La friche industrielle du 32 rue Loubon (3e arrondissement) va devenir une bibliothèque en 2026. Photo : CM
La friche industrielle du 32 rue Loubon (3e arrondissement) va devenir une bibliothèque en 2026. Photo : CM

La friche industrielle du 32 rue Loubon (3e arrondissement) va devenir une bibliothèque en 2026. Photo : CM

Au 32 rue Loubon, dans le 3e arrondissement de Marseille, l’ancienne friche taguée et abandonnée abritera une bibliothèque en 2026. Avec ses étagères de livres, mais aussi une salle de spectacle et des espaces dédiés au travail, le bâtiment est pensé comme un véritable “lieu de vie et de loisirs” pour les habitants du quartier, confiait à Marsactu Jean-Marc Coppola, adjoint à la Culture, le 18 septembre 2024. Leur vie, pourtant, certains la risquent à quelques mètres de ce futur équipement culturel, au niveau de l’impasse Delpech. Jour et nuit, des jeunes hommes d’à peine quinze ans, accoudés sur des poubelles, regards durs et poings serrés, surveillent l’entrée du Moulin de Mai, l’un des points de deal du quartier. Parfois, certains d’entre eux la perdent. Le 20 septembre dernier, un garçon de 17 ans mourait au fond de la rue d’une balle dans le thorax.

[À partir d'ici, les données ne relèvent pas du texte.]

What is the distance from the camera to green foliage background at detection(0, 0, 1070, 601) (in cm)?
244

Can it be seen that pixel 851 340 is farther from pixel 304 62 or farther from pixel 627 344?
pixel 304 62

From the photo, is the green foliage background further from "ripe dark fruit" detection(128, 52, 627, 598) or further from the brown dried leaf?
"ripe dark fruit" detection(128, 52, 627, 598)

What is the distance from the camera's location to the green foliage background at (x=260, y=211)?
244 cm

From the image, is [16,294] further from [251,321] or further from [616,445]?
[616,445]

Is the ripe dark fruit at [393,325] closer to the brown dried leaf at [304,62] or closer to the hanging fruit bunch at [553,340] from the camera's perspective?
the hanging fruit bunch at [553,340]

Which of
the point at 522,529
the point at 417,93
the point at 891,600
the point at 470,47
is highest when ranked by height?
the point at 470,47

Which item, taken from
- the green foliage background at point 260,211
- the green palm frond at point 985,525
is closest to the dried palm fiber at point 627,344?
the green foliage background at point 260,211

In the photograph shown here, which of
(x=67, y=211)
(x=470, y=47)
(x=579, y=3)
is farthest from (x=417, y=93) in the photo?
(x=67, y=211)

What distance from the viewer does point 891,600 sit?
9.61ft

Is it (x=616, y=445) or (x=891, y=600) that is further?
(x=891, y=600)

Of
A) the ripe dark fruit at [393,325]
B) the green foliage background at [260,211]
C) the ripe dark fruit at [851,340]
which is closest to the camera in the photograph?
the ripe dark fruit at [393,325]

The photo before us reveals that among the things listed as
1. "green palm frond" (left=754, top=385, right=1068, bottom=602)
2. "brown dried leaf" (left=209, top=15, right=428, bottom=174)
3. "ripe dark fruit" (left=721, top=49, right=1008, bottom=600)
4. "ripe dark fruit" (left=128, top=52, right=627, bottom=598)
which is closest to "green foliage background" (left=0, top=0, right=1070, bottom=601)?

D’autres fusillades ont éclaté ces derniers jours non loin de là, avec pour même toile de fond les homicides liés au trafic de drogue. La situation inquiète les habitants du quartier et les replie sur eux-mêmes. “C’est étouffant de vivre au Moulin de Mai, raconte Dimitri Fassone, de l’association Familles en action, qui cherche à créer du lien social à la Belle de Mai. Certains ont peur de sortir de chez eux.” Christine, commerçante de longue date de la rue Loubon, le déplore également : “La violence est là depuis des années et rien ne change.” Assise à l’entrée de sa boutique, elle observe, les yeux dans le vague, les passants. “Est-ce que les gens auront vraiment envie d’aller emprunter un livre, dans ces conditions ?”, interroge-t-elle.

Fenêtres blindées

Pour se rendre à la bibliothèque, depuis le boulevard National, les usagers de la bibliothèque ne pourront éviter l’impasse Delpech. Tout comme les enfants qui se rendront à l’école Jolie-Manon, en cours de construction au 40 rue Loubon. Pour garantir leur sécurité et endiguer le trafic, la mairie souligne le rôle nécessaire de la police nationale et envisage, de son côté, plusieurs dispositifs. “Les effectifs et les passages de la police municipale ont déjà été doublés et vont encore augmenter dans les deux ans à venir, développe Anthony Krehmeier, maire (PS) des 2e et 3e arrondissements. Nous allons aussi aménager un commissariat, car il n’y en a pas dans le quartier.” Des discussions sont également en cours pour installer de la vidéosurveillance rue Loubon, conformément à la volonté de la Ville de poser 500 caméras supplémentaires à Marseille, prioritairement aux abords des écoles.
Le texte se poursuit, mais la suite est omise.